I, sadly, had the occasion yesterday to send in my 10D for shutter lock repair. It wasn't caused by overvoltage equip. bcz I don't exceed the 6V Canon limit. However, in talking with Canon and further research, I found this from Chuck Westphal on another forum:
...as Chuck Westfall (USA Canon technical information director) puts it, the damage pattern is described more statistically: (speaking of the 10D at the time) nearly 100 percent of samples will be perfectly safe at 6 volts or below; Nearly 100 percent of samples will be damaged at 12 volts or above; between 6 volts and 12 volts, the percentage will vary, with failures increasing as the voltage increases. So just because John Doe's 300D works perfectly well with a 12 volt flash unit, it doesn't mean yours will--the odds are still against you.
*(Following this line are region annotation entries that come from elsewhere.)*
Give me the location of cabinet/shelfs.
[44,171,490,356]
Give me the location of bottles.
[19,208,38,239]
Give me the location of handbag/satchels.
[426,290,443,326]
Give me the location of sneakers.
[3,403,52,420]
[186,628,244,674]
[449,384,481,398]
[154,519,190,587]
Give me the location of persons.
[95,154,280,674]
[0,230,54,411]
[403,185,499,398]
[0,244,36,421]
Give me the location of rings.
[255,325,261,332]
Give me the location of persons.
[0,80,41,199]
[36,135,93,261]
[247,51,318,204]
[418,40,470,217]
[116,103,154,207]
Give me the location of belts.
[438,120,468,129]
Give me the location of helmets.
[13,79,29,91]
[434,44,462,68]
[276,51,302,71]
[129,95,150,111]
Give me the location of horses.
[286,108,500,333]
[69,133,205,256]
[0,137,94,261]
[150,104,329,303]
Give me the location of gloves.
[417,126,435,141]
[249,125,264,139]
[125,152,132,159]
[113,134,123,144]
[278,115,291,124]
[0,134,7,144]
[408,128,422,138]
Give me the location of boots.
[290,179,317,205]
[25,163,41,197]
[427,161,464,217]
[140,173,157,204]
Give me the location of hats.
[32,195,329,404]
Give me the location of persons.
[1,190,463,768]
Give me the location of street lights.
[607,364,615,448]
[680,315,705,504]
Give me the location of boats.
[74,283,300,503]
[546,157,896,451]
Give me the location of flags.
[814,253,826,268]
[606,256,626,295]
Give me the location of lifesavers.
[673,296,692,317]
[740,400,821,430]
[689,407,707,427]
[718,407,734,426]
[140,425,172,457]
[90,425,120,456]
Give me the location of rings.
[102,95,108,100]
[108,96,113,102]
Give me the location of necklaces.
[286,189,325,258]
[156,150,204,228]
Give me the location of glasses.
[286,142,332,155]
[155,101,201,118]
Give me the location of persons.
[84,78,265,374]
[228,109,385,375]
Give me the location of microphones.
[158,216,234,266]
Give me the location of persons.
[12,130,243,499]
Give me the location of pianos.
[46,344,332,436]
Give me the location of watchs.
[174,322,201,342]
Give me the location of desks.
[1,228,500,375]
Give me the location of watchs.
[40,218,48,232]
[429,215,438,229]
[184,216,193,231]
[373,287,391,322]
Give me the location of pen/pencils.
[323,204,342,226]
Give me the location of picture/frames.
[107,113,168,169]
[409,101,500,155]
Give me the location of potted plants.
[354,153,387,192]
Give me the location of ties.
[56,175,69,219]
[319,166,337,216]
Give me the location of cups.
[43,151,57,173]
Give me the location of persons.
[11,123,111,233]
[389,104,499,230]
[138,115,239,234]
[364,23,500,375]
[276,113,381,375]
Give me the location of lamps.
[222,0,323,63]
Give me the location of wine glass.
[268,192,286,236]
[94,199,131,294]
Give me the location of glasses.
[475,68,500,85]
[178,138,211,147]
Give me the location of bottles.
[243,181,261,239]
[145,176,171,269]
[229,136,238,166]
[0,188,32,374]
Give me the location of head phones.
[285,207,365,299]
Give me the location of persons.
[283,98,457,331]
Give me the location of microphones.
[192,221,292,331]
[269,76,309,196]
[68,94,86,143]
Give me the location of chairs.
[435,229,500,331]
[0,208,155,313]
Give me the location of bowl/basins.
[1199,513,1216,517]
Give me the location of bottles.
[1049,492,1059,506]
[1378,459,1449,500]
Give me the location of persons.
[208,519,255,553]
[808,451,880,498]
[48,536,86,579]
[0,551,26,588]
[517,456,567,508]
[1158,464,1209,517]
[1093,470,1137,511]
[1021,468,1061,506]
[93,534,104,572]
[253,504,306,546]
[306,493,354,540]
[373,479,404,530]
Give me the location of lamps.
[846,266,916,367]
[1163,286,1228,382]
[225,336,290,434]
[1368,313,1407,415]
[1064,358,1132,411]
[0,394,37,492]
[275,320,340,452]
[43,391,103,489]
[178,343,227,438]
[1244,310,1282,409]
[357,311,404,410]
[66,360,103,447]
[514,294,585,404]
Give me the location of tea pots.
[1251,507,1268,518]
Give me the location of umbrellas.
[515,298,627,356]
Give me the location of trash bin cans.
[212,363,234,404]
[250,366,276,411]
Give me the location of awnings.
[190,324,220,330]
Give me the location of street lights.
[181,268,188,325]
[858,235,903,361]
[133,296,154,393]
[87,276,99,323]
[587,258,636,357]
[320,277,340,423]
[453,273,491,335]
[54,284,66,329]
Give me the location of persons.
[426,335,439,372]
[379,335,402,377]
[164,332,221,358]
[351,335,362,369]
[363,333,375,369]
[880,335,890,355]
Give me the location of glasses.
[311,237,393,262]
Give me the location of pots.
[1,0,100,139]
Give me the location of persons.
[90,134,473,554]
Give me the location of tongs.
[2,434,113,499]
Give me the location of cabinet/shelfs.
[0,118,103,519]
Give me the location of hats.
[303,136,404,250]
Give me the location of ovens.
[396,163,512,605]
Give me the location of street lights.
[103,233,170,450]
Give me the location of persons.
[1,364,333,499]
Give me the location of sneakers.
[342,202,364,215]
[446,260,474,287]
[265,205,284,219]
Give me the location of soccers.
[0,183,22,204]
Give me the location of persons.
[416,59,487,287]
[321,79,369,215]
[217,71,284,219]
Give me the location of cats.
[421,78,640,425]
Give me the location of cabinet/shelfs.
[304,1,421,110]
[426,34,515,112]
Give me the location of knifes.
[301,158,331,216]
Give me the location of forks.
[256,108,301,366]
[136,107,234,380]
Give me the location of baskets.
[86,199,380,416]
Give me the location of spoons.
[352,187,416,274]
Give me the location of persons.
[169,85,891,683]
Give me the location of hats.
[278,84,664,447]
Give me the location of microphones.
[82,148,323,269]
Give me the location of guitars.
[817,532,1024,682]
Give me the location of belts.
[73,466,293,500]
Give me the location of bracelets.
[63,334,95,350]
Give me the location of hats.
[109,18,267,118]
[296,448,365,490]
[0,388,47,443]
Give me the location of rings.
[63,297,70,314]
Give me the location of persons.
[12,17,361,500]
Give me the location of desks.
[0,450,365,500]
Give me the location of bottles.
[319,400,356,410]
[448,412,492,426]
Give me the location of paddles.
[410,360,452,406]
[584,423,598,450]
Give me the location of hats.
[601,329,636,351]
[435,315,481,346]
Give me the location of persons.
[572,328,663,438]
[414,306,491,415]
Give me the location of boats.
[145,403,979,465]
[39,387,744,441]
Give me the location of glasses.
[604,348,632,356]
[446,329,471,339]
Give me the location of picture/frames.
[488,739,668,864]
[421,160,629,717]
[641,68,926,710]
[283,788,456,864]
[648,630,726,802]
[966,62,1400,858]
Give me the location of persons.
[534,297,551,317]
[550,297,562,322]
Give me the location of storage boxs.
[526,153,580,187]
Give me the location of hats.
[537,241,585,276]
This clearly indicates (to me anyway), further proof that Canon was not bound by, or at least didn't adhere to any ISO standard of 24V trigger voltage as someone else insisted. The statement that "nearly 100% will be damaged at 12V" says it all.
I'm not trying to re-open any sore topics, just bringing info from Canon's own USA Tech Rep about the 10D - simply for informational use of those who use a 10D and have any concerns about trigger voltage. I'm glad I didn't void my warranty. Others are certainly free to do as they wish and heed/ignore this statistical information.